On 5/16/13 8:08 AM, Owen Stephens wrote:
> You are correct in the direction of the relationship, but the thing I was really getting at was the additional layer. SCoRO actually does something more like:
> PersonB -> hasRole -> Role1
> Role1 -> isAuthorOf -> BookA
> Which is not dissimilar to what Tom was proposing I think?
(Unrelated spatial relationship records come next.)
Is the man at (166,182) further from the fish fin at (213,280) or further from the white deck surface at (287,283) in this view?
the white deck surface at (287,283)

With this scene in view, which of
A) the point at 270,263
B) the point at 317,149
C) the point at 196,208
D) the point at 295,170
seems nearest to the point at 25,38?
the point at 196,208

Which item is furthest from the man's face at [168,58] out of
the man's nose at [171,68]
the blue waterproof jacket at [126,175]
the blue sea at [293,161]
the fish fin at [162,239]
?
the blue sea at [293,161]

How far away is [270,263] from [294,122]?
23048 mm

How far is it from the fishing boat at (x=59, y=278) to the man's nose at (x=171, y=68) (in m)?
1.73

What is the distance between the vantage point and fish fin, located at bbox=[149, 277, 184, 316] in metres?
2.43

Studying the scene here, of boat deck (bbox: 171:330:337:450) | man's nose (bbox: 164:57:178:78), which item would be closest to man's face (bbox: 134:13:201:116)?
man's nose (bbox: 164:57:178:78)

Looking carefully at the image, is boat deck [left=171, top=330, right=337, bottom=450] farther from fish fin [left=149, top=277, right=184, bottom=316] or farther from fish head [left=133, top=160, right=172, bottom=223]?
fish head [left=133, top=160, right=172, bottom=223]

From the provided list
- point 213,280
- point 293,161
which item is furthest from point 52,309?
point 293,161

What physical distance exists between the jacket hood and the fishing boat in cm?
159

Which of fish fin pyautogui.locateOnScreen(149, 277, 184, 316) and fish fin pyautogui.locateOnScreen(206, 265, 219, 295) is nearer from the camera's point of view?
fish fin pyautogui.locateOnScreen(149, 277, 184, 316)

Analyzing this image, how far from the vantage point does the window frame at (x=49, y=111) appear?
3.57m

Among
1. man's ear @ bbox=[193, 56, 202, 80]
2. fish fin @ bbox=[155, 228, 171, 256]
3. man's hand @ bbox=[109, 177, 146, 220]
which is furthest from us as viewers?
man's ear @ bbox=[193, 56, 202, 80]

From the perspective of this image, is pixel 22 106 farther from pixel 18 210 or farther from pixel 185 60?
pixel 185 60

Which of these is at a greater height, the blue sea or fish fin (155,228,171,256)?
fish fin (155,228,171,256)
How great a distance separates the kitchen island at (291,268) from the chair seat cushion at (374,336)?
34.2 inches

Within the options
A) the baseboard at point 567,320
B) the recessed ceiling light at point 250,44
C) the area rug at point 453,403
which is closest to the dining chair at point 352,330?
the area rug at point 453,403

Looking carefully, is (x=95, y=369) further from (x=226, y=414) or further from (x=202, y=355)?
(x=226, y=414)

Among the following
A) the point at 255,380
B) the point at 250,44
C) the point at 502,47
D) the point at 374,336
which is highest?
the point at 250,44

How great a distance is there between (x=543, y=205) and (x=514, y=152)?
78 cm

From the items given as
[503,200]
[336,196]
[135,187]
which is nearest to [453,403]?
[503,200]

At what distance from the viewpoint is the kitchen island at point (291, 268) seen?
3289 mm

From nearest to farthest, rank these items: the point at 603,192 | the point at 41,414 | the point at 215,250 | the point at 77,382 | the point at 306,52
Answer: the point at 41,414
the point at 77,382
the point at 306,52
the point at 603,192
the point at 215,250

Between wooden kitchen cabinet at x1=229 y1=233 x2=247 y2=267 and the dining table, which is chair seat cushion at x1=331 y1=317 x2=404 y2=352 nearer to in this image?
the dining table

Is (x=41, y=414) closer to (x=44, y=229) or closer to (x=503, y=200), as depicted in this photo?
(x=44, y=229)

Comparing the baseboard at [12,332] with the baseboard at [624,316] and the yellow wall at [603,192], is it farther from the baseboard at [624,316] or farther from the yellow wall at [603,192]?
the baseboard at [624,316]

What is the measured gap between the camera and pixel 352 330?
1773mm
Actually, I don't think that's quite it. What is "Role1" in this case? 
It can't be "editor" or some URI for editor, because then you'd be saying:

"John hasRole editor"
"editor is author of BookA"

Unless "editor" is some unique ID, you haven't connected these together. 
If it is a unique id, then it doesn't make sense as a role. It's more 
like "has specific relationship to" or something like that. Looking at 
what SCoRO does shows how far you have to go to make a clear connection. 
First, in their turtle (which is deceptively concise):

:Shottona foaf:Person ; foaf:name "David Shotton" ;
    scoro:hasORCID "0000-0001-5506-523X" ;

    pro:holdsRoleInTime [ a pro:RoleInTime ;
       pro:withRole scoro:author , scoro:senior-author ;
       scoro:relatesToPublication:Adventures] ;

This says that:
- Shotton is a person
- Shotton has name "David Shotton"
- Shotton has ORCID ...
- ShottonholdsRoleInTime Role1
- Role1 is a RoleInTime
-Role1withRole scoro:author
-Role1  withRole scoro:senior-author
- Role1 relatesToPublication (URI)Adventures

Each role/publication relationship gets its own identifier in this 
scenario. However, this doesn't give you a role in the bibliographic 
entity. In fact, you have a gap there to be filled:

BibEntity1 -> ? -> Shotton

There's no relationship here, because the role, which is the 
relationship, is a property of the person, not the bibliographic entity. 
Let's say that you do what SCoRO does, and use "dc:creator" as a generic 
relationship between the bibliographic entity and the person.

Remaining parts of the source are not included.